P(t) = 40 -140/(2t+5)
a. Slope
As we know from question 2, the second term is increasing, hence the population function is increasing. (The basic reciprocal function is decreasing, but it is subtracted here, so the overall effect is an increasing function.)
b. Maximum
The magnitude of the second term of the above version of the population function starts at 28 for t=0 and decreases asymptotically to zero. Hence the population starts at 12000 and increases to an asymptote of 40,000. It will never reach 50,000.
2. Reciprocal function
The basic reciprocal function is f(x) = 1/x. It is decreasing everywhere it is defined. It is the reciprocal of a linear function with positive slope (an increasing function).

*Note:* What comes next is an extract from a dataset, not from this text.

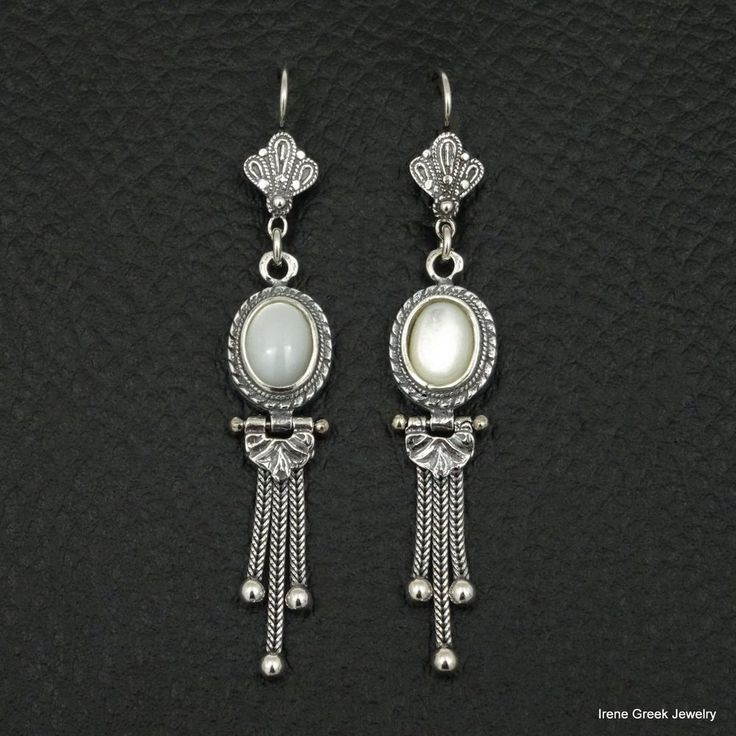 RARE NATURAL MOTHER OF PEARL 925 STERLING SILVER GREEK HANDMADE ART EARRINGS #IreneGreekJewelry #DropDangle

Translation or vertical or horizontal scaling of the basic function (using positive scale factors) does not change the sign of the slope, either of the original linear function or of its reciprocal. Hence the reciprocal of an increasing function is decreasing.
Looking at derivatives, if f'(x) is positive, then the derivative of g(x) = 1/f(x) is ...
g'(x) = (-1/f(x)^2)f'(x)
That is, f(x)^2 is non-negative, and -f'(x) is negative, so the derivative g'(x) must be negative (wherever f(x)≠0). The reciprocal function is decreasing.